Jagdeo urges rethink of estate closure
Sugar workers at the Wales estate yesterday
Sugar workers at the Wales estate yesterday

–but proposes no alternative

OPPOSITION Leader Bharrat Jagdeo has told dozens of Wales Sugar Estate workers on Tuesday that the Peoples Progressive Party (PPP) “vociferously opposes” the closure of the estate, and the Opposition is prepared to meet with the Government to get it to rethink that decision.Jagdeo led a group of party officials to Wales on the West Bank of Demerara yesterday after Government had, the day before, announced the closure of the factory, and accused the Government of fulfilling a political objective by its announcement.
Speaking from microphones mounted atop a truck, Jagdeo addressed a vocal crowd of dozens of workers at Wales, and promised the PPP will go to great lengths to ensure that the estate survives.
“What is going to happen when Wales is closed? Just imagine, all those private cane farmers will also have to probably shut down their farms,” he told the vocal gathering.
Mr Jagdeo said that transporting canes to the Uitvlugt Estate — Government’s alternative for the canes — will be uneconomical, and he questioned whether the administration has plans in place for substitute employment for workers.
Government had invited the PPP to sit on the GuySuCo Board, but the party turned down the offer.
According to Mr Jagdeo, the party “knew that the Board would have made decisions not related to the industry”. He alleged that the closure of Wales was made at the level of Cabinet.
“So we are not participating in those sorts of things,” he said.
Yesterday’s gathering included dozens of cane harvesters, planters and factory staff. They lined the road at Wales in the busy traffic to listen to the Opposition Members of Parliament.
Cane harvester Ramnaresh Mangru said many persons will need to find other means of earning an income if the estate is closed, while Tool room attendant Faizsul Bacchus told the Guyana Chronicle that a previous manager at the estate, one Mr Gafoor, had said several years ago that the estate would close by 2018, given its woes over the years.
Mr Bacchus has been working at Wales since 1973. He said the 1500 workers at the estate will be affected, but he is looking forward to the discussions with the sugar corporation as it moves ahead with plans for the estate.
With announcement of the imminent closure of Wales estate, many workers are now thinking of their severance package.

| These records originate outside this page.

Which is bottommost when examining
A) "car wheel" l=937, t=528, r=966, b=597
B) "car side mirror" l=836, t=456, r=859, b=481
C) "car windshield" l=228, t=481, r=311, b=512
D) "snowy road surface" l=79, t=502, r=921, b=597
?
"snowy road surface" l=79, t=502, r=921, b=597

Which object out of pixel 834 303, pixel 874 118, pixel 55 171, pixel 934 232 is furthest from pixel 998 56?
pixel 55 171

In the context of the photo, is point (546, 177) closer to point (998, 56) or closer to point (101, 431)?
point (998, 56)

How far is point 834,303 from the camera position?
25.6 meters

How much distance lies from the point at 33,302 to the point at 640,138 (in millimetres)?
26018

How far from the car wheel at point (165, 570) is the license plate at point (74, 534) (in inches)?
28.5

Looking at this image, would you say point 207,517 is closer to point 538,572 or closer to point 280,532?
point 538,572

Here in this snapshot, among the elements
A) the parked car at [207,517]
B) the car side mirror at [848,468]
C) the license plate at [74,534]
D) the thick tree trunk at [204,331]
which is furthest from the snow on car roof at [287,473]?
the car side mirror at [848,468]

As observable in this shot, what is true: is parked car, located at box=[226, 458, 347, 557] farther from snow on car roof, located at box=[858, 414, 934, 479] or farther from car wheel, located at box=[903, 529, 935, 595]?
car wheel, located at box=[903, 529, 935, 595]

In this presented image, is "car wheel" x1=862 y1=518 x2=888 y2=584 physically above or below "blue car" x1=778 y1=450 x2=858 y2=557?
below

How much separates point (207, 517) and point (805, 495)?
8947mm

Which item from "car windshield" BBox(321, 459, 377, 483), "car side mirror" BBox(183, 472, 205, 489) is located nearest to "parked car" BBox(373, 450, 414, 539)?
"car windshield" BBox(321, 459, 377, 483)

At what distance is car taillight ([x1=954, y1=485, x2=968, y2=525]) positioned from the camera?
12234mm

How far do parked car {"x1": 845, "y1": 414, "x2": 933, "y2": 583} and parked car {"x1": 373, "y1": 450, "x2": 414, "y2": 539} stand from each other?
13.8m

Government, on Monday, announced closure of the Wales Estate, which is projected to lose between $1.6B and $1.9B this year. The announcement said the estate requires extensive repairs to remain operable after years of neglect.

Analysis
If Government proceeds with closure of the Wales Sugar Estate, it will be the second estate to be closed in the past six years. The Diamond Estate was closed in 2010, and the Enmore Factory was closed the following year. Both were closed under the People’s Progressive Party/Civic (PPP/C) Administration under the leadership of Presidents Bharrat Jagdeo and Donald Ramotar.

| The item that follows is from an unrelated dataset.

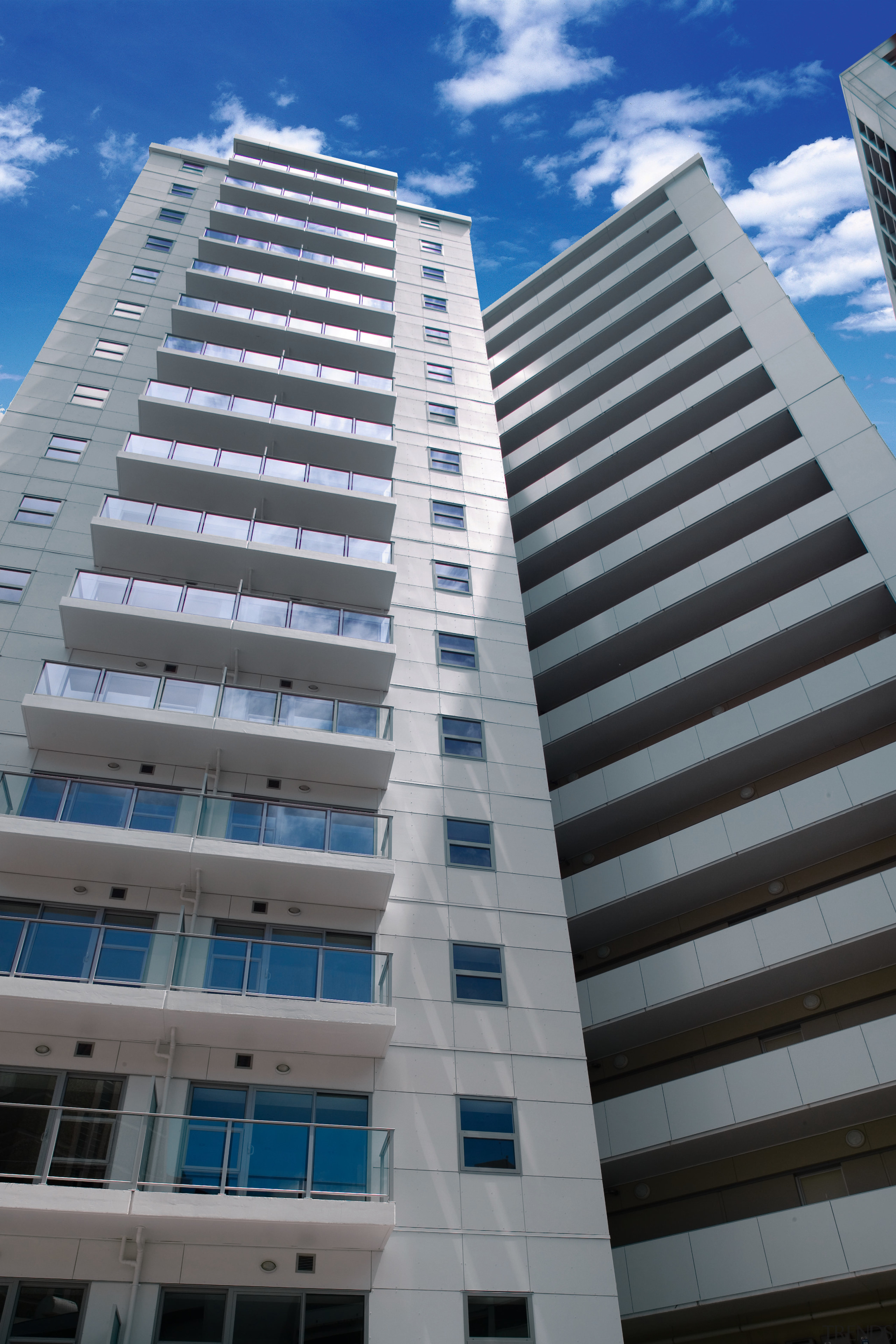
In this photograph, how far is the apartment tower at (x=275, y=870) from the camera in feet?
36.1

On both occasions, as had been widely reported in the press, workers at those estates were not adequately informed about the closure; the news came as a shock to them. Under the former administration, there were plans to close the Wales Sugar Estate by the year 2017, as it was recognised that the estate was underperforming. The returns earned were woefully inadequate to cover its operational cost. Armed with these facts, the then Government did not bother to invest in bringing the estate into an operable state either in terms of infrastructural or in terms of adequate field management.
It should be noted that the sugar industry then, as it is now, was in a crisis and relied heavily on Government, year after year, for a bailout. The state of the sugar industry is the sum total of poor management, poor worker/employer relations, high cost of production, and low returns, among other factors.
In the scheme of things, taking into consideration the former administration’s plan for the Wales Estate, the closure of that estate was inevitable. The problems of the estate did not occur overnight, but is the accumulation of consistent neglect over time.